PASSAGE —
The National Assembly in July 2016 adopted a new criminal code that abolished the death penalty, criminalized torture and incorporated international crimes, such as crimes against humanity and genocide, into domestic law. A 2015 law on the maintenance of public order also improved civilian oversight and control of the security forces.

Guinea has remained, however, a country driven by political and ethnic tensions, with the 2015 presidential and 2018 local elections marked by both violent protests and the use of excessive force by the security forces. At least 20 people died in the lead up to and following the 2015 presidential elections, with at least 10 killed by the security forces. Further clashes followed February 2018’s long-delayed local elections, as well as a series of protests linked to fuel price rises and teachers’ strikes, with at least 21 people killed in protest-related deaths, the majority by the security forces. More violent clashes between the protesters and security forces are likely if, as many Guinean groups predict, President Condé organizes a referendum on a new constitution to clear the path to a third term in office. The government in July 2018 implemented an almost complete ban on public protests, threatening freedom of assembly.

Victims are still waiting for justice for past abuses, such as the 2009 stadium massacre, and for more recent unlawful killings by the security forces during protests in 2015 and 2018.

INFORMATION PROVIDED —
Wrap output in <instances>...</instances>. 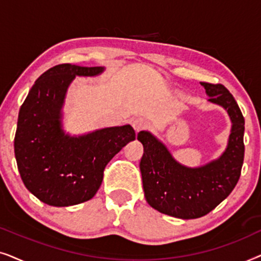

TO BE DONE —
a – For the passage on Guinea, state whether each statement below agrees with it, answering yes or no and quoting the words of the passage that decide it.
(i) The new criminal code abolished the death penalty.
(ii) The new criminal code was adopted in 2015.
(iii) Around the 2015 presidential elections, at least 10 people were killed by the security forces.
b – Extend the passage on Guinea with a continuation that begins after its final sentence.
The material after the passage on Guinea is separate from it.

TASK RESULTS —
a –
(i) Yes: "abolished the death penalty"
(ii) No: "The National Assembly in July 2016 adopted a new criminal code"
(iii) Yes: "with at least 10 killed by the security forces"

b –
Guinea’s mining industry, particularly the bauxite sector, has expanded rapidly since 2015 and has created thousands of jobs, creating tax revenue that, if used appropriately, could improve access to education and health. Guinea has also begun an ambitious expansion of its hydropower industry. Inadequate supervision of the environmental and human rights impacts of these projects, however, has had widespread consequences, causing tens of thousands of rural farmers to lose land and livelihoods without adequate compensation and threatening communities’ access to clean water.

Accountability for Grave Crimes and Fight against Impunity

In its second UPR review in 2015, Guinea accepted all recommendations that it ensure that allegations of human rights abuses by security forces, including unlawful killings and torture, are independently investigated and that perpetrators are held to account. Several of the recommendations specifically asked the government to bring to justice those implicated in the 2009 stadium massacre, in which security forces allegedly killed more than 150 opposition demonstrators and raped dozens of women.

The Guinean justice system has not, however, delivered justice for the most serious violations by state actors committed in the country’s recent history. Although Guinean judges closed their investigation into the 2009 stadium massacre in November 2017, no trial date has been announced and the government has too infrequently convened a steering committed tasked with organizing the trial. Those charged over the incident include former president and junta leader Moussa Dadis Camara and high-ranking security officials in President Condé’s current administration, who – contrary to a recommendation accepted by Guinea during the 2015 UPR – have not been placed on administrative leave.

There have similarly been no trials for alleged killings of demonstrators by the security forces prior to and following the 2015 presidential elections and the 2013 parliamentary elections, nor for the 2012 killing of six men in the southeastern mining village of Zoghota or the 2007 killing by security forces of some 130 unarmed demonstrators.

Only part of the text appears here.